▶ Sezione di testo:
Garlasco, respinto dalla Corte Europea dei Diritti dell’Uomo il ricorso di Alberto Stasi
L'uomo è stato condannata a 16 anni per l'omicidio della fidanzata Chiara Poggi, massacrata a Garlasco (Pavia) il 13 agosto del 2007 L'articolo Garlasco, respinto dalla Corte Europea dei Diritti dell’Uomo il ricorso di Alberto Stasi proviene da Il Fatto Quotidiano.
Si chiude un altro, forse l’ultimo capitolo “giudiziario” nell’ambito del processo per l’omicidio di Chiara Poggi. La Corte Europea dei Diritti dell’Uomo ha dichiarato irricevibile il ricorso con cui si chiedeva di annullare la condanna definitiva a 16 anni di reclusione presentato da Alberto Stasi, l’ex studente della Bocconi che sta espiando la pena con l’accusa di aver ucciso la fidanzata a Garlasco (Pavia) il 13 agosto del 2007.
Nel ricorso Stasi lamentava la violazione dei suoi diritti in quanto nel secondo giudizio di appello non sarebbero stati sentiti un paio testimoni su alcuni argomenti richiesti dalla sua difesa. Sul punto la Cassazione nel 2018 aveva già rigettato un ricorso straordinario ribadendo che non c’erano stati errori. Stasi, che già da tempo lavora all’esterno del carcere di Bollate, dovrebbe chiudere il suoi debito con la giustizia, scontando la pena, tra circa tre anni e mezzo. Nel marzo del 2021 era stata respinta anche una richiesta di revisione.

▶ Set di dati:
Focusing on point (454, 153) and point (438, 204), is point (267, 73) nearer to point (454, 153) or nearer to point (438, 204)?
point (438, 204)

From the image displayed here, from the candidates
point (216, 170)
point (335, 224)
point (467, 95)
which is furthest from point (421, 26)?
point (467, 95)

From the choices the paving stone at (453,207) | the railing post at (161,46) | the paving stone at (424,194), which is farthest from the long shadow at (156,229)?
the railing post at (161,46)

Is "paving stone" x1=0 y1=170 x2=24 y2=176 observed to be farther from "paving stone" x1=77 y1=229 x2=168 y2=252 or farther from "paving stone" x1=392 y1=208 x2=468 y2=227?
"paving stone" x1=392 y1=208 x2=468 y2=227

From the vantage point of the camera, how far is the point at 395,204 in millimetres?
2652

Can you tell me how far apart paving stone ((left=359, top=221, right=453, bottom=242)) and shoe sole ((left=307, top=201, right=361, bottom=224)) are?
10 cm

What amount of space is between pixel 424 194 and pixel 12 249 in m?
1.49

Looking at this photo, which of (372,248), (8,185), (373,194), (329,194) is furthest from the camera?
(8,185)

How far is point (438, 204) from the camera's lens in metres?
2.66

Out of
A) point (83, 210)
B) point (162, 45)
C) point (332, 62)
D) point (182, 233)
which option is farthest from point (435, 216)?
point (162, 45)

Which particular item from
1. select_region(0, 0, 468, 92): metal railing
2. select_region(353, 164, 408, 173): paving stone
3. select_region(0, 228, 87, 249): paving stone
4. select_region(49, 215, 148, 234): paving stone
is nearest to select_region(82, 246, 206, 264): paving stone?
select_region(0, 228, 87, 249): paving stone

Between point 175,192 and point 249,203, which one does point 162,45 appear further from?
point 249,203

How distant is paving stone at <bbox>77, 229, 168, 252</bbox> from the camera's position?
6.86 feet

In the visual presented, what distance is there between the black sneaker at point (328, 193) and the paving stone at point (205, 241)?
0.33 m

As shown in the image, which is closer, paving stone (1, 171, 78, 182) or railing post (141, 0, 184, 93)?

▶ Consegna 1:
Quali date o anni compaiono nell'articolo sul caso Garlasco?
▶ Consegna 2:
Prosegui l'articolo sul ricorso di Alberto Stasi alla Corte Europea dei Diritti dell'Uomo, partendo dal punto in cui si ferma.
Per questo lavoro le righe non servono.

▶ Risposta 1:
- 13 agosto 2007
- 2018
- marzo 2021

▶ Risposta 2:
“Spero che questa decisione ponga una volta per tutte la parola fine a questa vicenda giudiziaria”, ha il commentato l’avvocato Gian Luigi Tizzoni, legale della famiglia di Chiara Poggi. Nel dichiarare irricevibile, in quanto manifestamente infondato, il ricorso la Cedu, tra l’altro, ha considerato “che la decisione della Corte d’assise d’appello di rinvio di non sentire nuovamente B. non abbia compromesso l’equità del procedimento penale a carico del ricorrente, considerata nel suo complesso”.
Dopo due assoluzioni in primo e secondo grado, per Stasi era arrivata la condanna a 16 anni. Era il 13 agosto 2007 quando il giovane, all’epoca studente della Bocconi, chiamò il 118 per denunciare la morte della fidanzata, 26 anni, massacrata nella villetta di Garlasco, dove la ragazza viveva con la famiglia. “Un’ambulanza in via Giovanni Pascoli a Garlasco”, “credo abbiano ucciso una persona. Ma forse è viva… non lo so”, disse all’operatore. Quando i soccorsi arrivarono il cadavere era riverso sulle scale della cantina con il cranio fracassato.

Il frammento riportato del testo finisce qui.